◆ **INSTRUCTIONS FOR THE TASK**: Please give the material below as a JSON list of strings, with one string for each line. Leave out blank lines and pictures.

◆ **AVAILABLE DATA**:

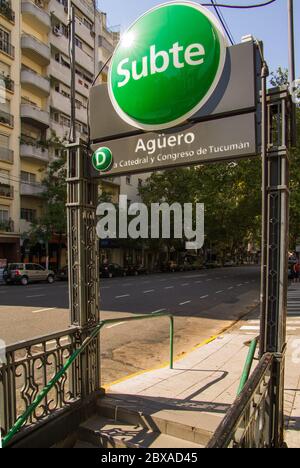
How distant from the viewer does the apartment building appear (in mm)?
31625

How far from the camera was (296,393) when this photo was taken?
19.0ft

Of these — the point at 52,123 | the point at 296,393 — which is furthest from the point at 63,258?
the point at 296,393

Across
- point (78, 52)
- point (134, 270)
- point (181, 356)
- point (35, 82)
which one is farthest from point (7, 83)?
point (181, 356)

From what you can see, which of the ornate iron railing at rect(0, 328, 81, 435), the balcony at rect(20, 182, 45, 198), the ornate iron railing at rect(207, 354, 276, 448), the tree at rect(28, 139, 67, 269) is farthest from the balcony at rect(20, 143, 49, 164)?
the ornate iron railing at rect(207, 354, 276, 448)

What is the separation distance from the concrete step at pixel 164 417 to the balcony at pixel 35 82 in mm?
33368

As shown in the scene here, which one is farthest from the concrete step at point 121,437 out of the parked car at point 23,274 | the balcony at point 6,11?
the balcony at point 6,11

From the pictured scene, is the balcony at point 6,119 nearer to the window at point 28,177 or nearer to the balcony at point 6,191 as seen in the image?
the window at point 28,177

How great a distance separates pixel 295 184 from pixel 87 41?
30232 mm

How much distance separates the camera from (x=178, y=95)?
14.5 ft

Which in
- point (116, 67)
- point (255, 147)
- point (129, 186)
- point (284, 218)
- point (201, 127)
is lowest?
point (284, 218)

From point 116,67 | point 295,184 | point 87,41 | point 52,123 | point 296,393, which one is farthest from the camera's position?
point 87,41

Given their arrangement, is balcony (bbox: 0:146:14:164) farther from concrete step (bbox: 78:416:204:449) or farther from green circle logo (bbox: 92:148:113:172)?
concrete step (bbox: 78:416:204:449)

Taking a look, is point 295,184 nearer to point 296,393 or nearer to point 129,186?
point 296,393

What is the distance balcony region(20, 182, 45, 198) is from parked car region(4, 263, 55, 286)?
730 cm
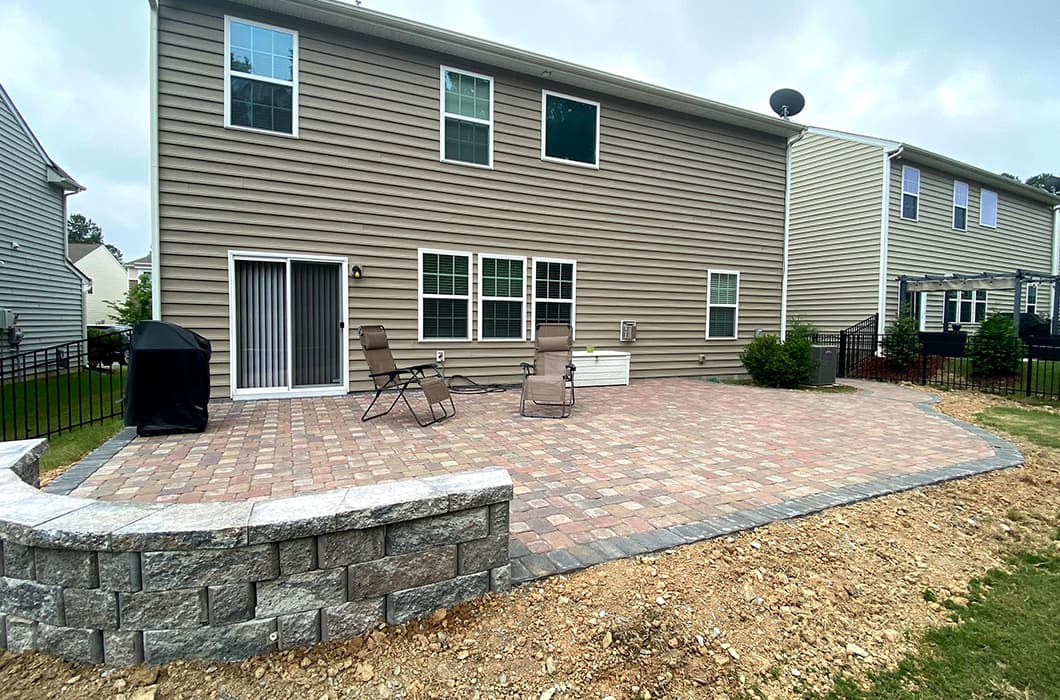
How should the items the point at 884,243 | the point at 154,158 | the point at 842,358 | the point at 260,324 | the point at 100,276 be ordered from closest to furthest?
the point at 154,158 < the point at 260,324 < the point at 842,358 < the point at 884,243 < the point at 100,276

◆ **TASK OUTPUT**:
[
  "How distant from the viewer does the apartment building appear (in mm)?",
  "31625",
  "How far from the camera was (296,393) when this photo was taken?",
  "19.0ft",
  "Of these — the point at 52,123 | the point at 296,393 — which is furthest from the point at 63,258?",
  "the point at 296,393",
  "Across",
  "- point (78, 52)",
  "- point (134, 270)",
  "- point (181, 356)",
  "- point (35, 82)",
  "which one is farthest from point (7, 83)?",
  "point (181, 356)",
  "From what you can see, which of the ornate iron railing at rect(0, 328, 81, 435), the balcony at rect(20, 182, 45, 198), the ornate iron railing at rect(207, 354, 276, 448), the tree at rect(28, 139, 67, 269) is farthest from the balcony at rect(20, 143, 49, 164)?",
  "the ornate iron railing at rect(207, 354, 276, 448)",
  "What is the separation distance from the concrete step at pixel 164 417 to the balcony at pixel 35 82 in mm?",
  "33368",
  "As shown in the scene here, which one is farthest from the concrete step at point 121,437 out of the parked car at point 23,274 | the balcony at point 6,11?",
  "the balcony at point 6,11",
  "From the pictured scene, is the balcony at point 6,119 nearer to the window at point 28,177 or nearer to the balcony at point 6,191 as seen in the image?",
  "the window at point 28,177",
  "How great a distance separates pixel 295 184 from pixel 87 41?",
  "30232 mm",
  "How much distance separates the camera from (x=178, y=95)?",
  "14.5 ft",
  "Which in",
  "- point (116, 67)",
  "- point (255, 147)",
  "- point (129, 186)",
  "- point (284, 218)",
  "- point (201, 127)",
  "is lowest?",
  "point (284, 218)",
  "From point 116,67 | point 295,184 | point 87,41 | point 52,123 | point 296,393, which one is farthest from the camera's position?",
  "point 87,41",
  "Given their arrangement, is balcony (bbox: 0:146:14:164) farther from concrete step (bbox: 78:416:204:449) or farther from green circle logo (bbox: 92:148:113:172)?",
  "concrete step (bbox: 78:416:204:449)",
  "Taking a look, is point 295,184 nearer to point 296,393 or nearer to point 129,186?",
  "point 296,393",
  "What is the distance balcony region(20, 182, 45, 198) is from parked car region(4, 263, 55, 286)?",
  "730 cm",
  "How should the items the point at 884,243 | the point at 154,158 | the point at 842,358 | the point at 260,324 | the point at 100,276 be ordered from closest to furthest?",
  "the point at 154,158 < the point at 260,324 < the point at 842,358 < the point at 884,243 < the point at 100,276"
]